Other than the rain the night before, it hadn't rained up there in a month.  The water levels were at historical lows.  What my topographical map showed as marsh, were swampy smelling dust bowls.  My assumption that I could get water anywhere was wrong.  Some of the small, shallow bays were thick with foul, brown algae.  

For lunch that day I scooped water straight from the lake  - where it appeared to be clear - into my pot. I know better, but rather than boiling it 5 minutes I boiled it for about 30 seconds.  That turned out to be a mistake I won't make again.  The details don't need to be shared.

Choosing a campsite isn't as easy as just quitting when you're tired. Boulder beaches, of which there are many, don't work.  Nor does jagged rock.  Flat ground next to thick brown water seemed to attract a great deal of animal life (as noted by the considerable amount of what I took to be raccoon or skunk scat), but was unappealing, and potentially dangerous. Pushing on closer to Providence Bay where a least one bear is known to roam also didn't seem like a great idea.  I looked for a place with clean(ish) water and place to hang my food out of reach of wildlife.  One out of two isn't bad.   

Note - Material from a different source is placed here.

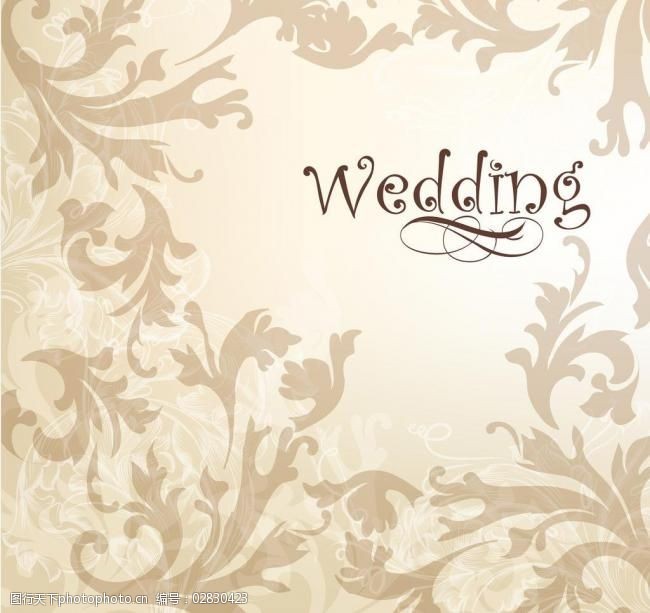 婚庆海报模板下载婚礼背景图片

 I camped in amongst the evergreens between two bays.  Evergreens are lovely.  They make great hedges and Christmas trees.  What they aren't good for is hanging food out of reach of bear, raccoons, squirrels and chipmunks.  I may as well have been singing Christmas Carols.  I wondered if the Chippies would think my food bag was gift wrapped just for them.  I couldn't get the rope high enough to be out of reach of any but the smallest bear opposed to rising up on his hind legs.  

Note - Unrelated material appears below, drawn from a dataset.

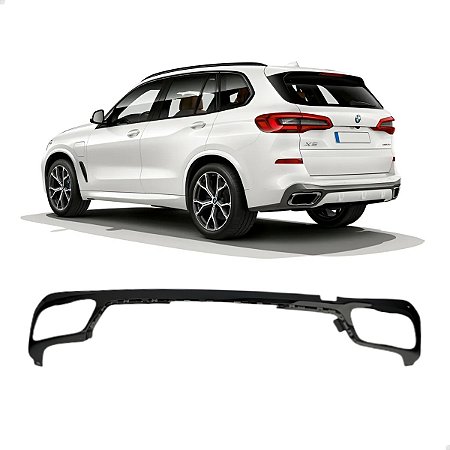 Spoiler Parachoque Traseiro Bmw G05 X5 M Sport 19 20 2021 22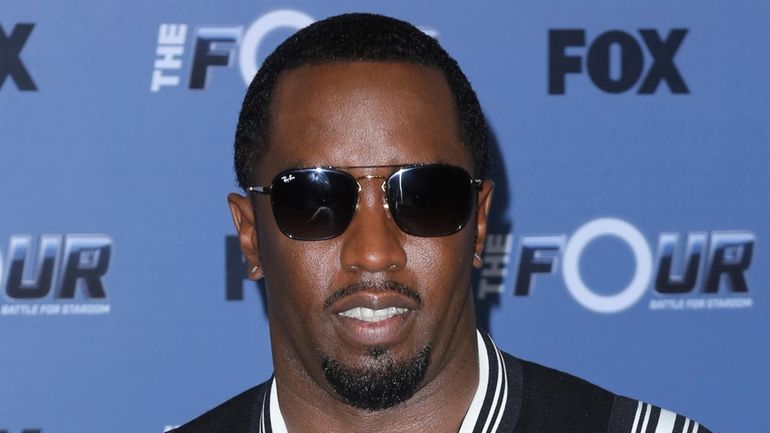 Sean Combs arrives at the LA Premiere of "The Four:...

I hung it away from my tent so that even if I had to go a day without food, I wouldn't be as likely to be part of the meal myself.  

Maybe my trail mix wasn't enticing, or my dehydrated cashew chicken was as uninspiring to the wildlife as it was to me but when I got up the next morning, my food hadn't been touched.  I packed up early, unable to eat breakfast after my bad water incident, and pushed on.


Day 3:  adrenal rushes, no one but myself to talk to.  I tried to see the beauty in each moment, just to focus on the present like I tell my yoga students to do but when I did that I noticed that my back was aching with the weight of the pack, my intestines were angry, my left side - the side always next to the water - was sunburned, and I was ready to be done. Any thoughts I'd entertained earlier about hiking the rest of the Island's shoreline quickly faded.  The shoreline seemed endless.  I took a break every time I found a rock to rest my pack on -even if it was only 10 minutes between rocks.  Finally I saw the lighthouse at that signaled the last hour. The one that marked familiar ground.  I found a good place to stop (again), stripped off my boots, pack, and shorts and went for a dip.  Swimming didn't make my sweat-soaked, moss-covered shirt any cleaner but it felt good.  I could see the end of the hike.  Tiny thoughts of continuing westward - another day- re-enter my head.